Le risque de nodule thyroïdien malin mieux évalué
Grâce à l'usage plus fréquent de l'échographie, la prévalence de nodules thyroïdiens non détectés cliniquement a augmenté. Dans cette méta-analyse, les signes cliniques et échographiques sont contrôlés et indiquent un risque accru de malignité.

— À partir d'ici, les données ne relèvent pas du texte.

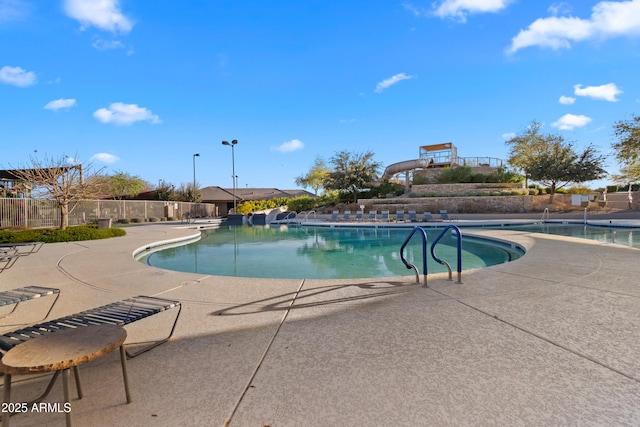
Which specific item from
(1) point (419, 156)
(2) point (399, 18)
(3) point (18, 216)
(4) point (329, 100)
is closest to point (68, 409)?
(2) point (399, 18)

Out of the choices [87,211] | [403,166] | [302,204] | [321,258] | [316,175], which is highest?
[316,175]

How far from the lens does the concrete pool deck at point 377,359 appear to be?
73.3 inches

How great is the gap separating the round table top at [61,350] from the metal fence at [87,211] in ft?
65.5

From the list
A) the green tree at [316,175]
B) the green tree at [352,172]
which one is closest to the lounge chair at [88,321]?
the green tree at [352,172]

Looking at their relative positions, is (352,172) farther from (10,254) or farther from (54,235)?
(10,254)

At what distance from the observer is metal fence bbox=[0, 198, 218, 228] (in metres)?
17.0

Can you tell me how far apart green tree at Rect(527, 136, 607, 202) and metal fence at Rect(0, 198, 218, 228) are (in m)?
30.3

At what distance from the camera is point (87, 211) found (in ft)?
70.5

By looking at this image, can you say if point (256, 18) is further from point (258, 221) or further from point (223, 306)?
point (258, 221)

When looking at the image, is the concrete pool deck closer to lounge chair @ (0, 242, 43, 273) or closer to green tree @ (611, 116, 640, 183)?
lounge chair @ (0, 242, 43, 273)

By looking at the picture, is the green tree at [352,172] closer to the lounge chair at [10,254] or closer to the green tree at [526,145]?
the green tree at [526,145]

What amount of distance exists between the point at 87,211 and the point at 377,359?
81.7ft

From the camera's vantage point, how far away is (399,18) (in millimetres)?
13258

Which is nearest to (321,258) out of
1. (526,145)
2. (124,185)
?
(526,145)
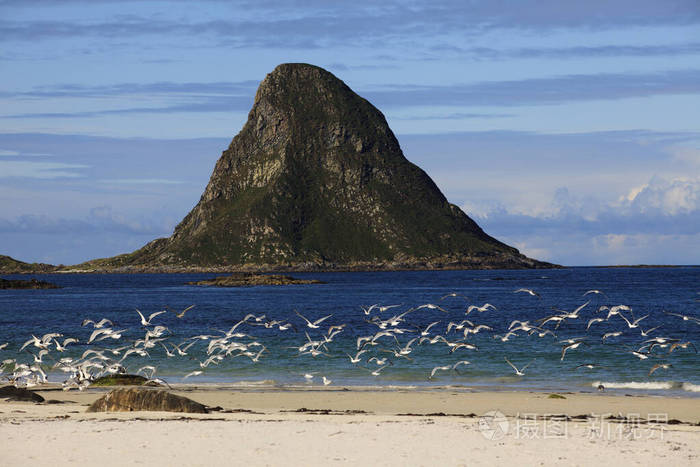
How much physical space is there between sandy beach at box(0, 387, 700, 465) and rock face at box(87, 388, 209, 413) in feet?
1.54

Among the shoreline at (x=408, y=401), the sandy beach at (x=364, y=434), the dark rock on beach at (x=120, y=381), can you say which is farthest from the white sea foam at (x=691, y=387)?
the dark rock on beach at (x=120, y=381)

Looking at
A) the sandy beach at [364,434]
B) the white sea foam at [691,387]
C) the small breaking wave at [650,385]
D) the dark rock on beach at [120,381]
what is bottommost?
the dark rock on beach at [120,381]

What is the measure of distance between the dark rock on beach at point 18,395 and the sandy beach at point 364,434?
629mm

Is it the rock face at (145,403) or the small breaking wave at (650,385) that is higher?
the rock face at (145,403)

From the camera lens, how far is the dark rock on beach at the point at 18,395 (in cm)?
2684

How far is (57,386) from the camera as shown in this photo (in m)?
32.6

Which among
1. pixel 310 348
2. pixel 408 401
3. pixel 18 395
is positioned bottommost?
pixel 310 348

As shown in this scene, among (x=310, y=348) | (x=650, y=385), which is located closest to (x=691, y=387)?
(x=650, y=385)

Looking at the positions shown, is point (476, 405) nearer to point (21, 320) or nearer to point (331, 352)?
point (331, 352)

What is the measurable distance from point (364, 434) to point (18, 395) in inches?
504

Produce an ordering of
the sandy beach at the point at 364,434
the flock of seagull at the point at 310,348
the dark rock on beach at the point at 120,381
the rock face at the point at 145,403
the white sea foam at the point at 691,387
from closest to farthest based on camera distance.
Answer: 1. the sandy beach at the point at 364,434
2. the rock face at the point at 145,403
3. the white sea foam at the point at 691,387
4. the dark rock on beach at the point at 120,381
5. the flock of seagull at the point at 310,348

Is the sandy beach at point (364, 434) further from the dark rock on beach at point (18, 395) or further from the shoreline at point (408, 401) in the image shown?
the dark rock on beach at point (18, 395)

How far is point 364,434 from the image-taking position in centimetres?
1973

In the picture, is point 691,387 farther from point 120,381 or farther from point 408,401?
point 120,381
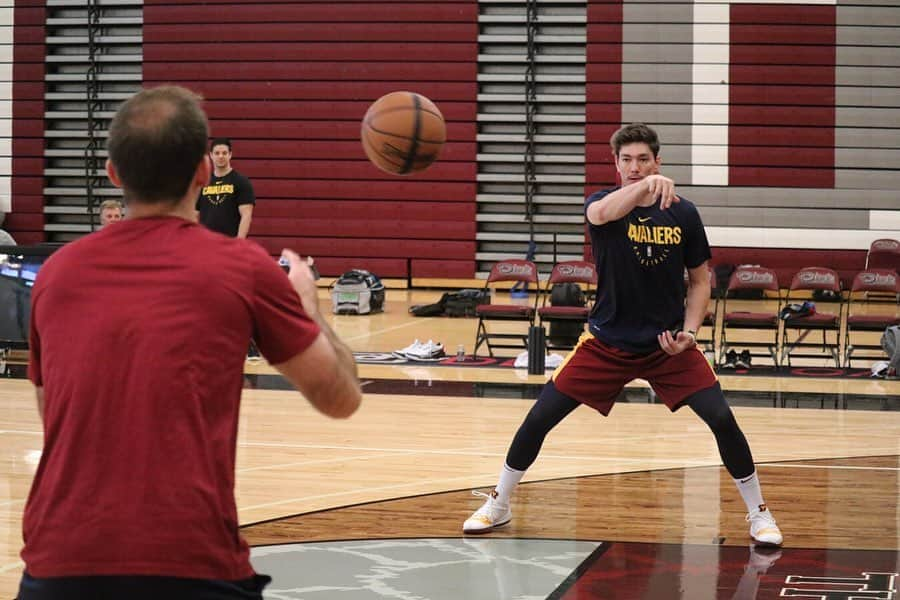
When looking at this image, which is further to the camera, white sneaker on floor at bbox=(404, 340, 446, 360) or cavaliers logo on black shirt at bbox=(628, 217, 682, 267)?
white sneaker on floor at bbox=(404, 340, 446, 360)

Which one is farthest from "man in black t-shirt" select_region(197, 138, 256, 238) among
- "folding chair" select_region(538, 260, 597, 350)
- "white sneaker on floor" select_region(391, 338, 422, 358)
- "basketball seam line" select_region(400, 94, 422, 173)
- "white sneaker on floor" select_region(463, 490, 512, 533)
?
"white sneaker on floor" select_region(463, 490, 512, 533)

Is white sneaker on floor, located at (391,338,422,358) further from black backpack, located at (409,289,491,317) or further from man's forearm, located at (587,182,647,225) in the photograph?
man's forearm, located at (587,182,647,225)

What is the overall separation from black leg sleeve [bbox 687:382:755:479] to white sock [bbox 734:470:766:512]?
0.11 feet

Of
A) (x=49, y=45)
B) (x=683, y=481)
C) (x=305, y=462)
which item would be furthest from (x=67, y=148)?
(x=683, y=481)

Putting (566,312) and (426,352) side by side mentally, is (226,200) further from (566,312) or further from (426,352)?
(566,312)

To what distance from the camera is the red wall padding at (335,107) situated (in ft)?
58.6

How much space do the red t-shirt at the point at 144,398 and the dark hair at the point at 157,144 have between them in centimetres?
6

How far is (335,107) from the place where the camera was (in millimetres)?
18062

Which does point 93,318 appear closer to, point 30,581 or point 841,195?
point 30,581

La biopsie à l'aiguille fine du nodule thyroïdien suspect donne le diagnostic le plus précis. Les échantillons ne sont en effet pas toujours adaptés et il arrive qu'aucune décision ne puisse découler de la cytologie. L'interprétation de la cytologie préclinique n'est en outre pas toujours la même parmi les observateurs. D'où l'intérêt de signes cliniques et échographiques pour étayer le diagnostic préopératoire de malignité.
Méthodologie
Ont été incluses dans la méta-analyse : toutes les études menées entre le 1er janvier 1989 et le 31 décembre 2012 qui associaient au moins un signe clinique ou échographique à un cancer de la thyroïde, sans critère d'exclusion pour les nodules détectés, avec un diagnostic de malignité confirmé sur le plan histologique et une analyse univariée disponible. Cela a donné 41 études avec 29 678 nodules thyroïdiens.
Résultats
Sur le plan clinique, la principale association avec un risque accru de cancer de la thyroïde a été détectée en cas d'antécédents familiaux de cette tumeur (OR 2,29), suivie par l'irradiation de la tête et du cou (OR 1,29) et le sexe masculin (1,22). Sur le plan échographique, c'est quand il s'agit d'un nodule qui est plus haut que large (OR 10,15), sans halo (OR 7,14), avec microcalcifications (OR 6,76) et bords irréguliers (OR 6,21). Le risque le moins élevé de malignité apparaît avec une taille de nodule ? 4 cm (OR 1,63) et un nodule solitaire (OR 1,43).
Dans l'analyse de méta-régression, le risque de malignité dans les nodules hypoéchogènes est plus élevé dans des zones avec suffisamment d'iode que dans des zones avec trop peu d'iode.
Ces données peuvent contribuer à un système de classification du risque de malignité du nodule thyroïdien.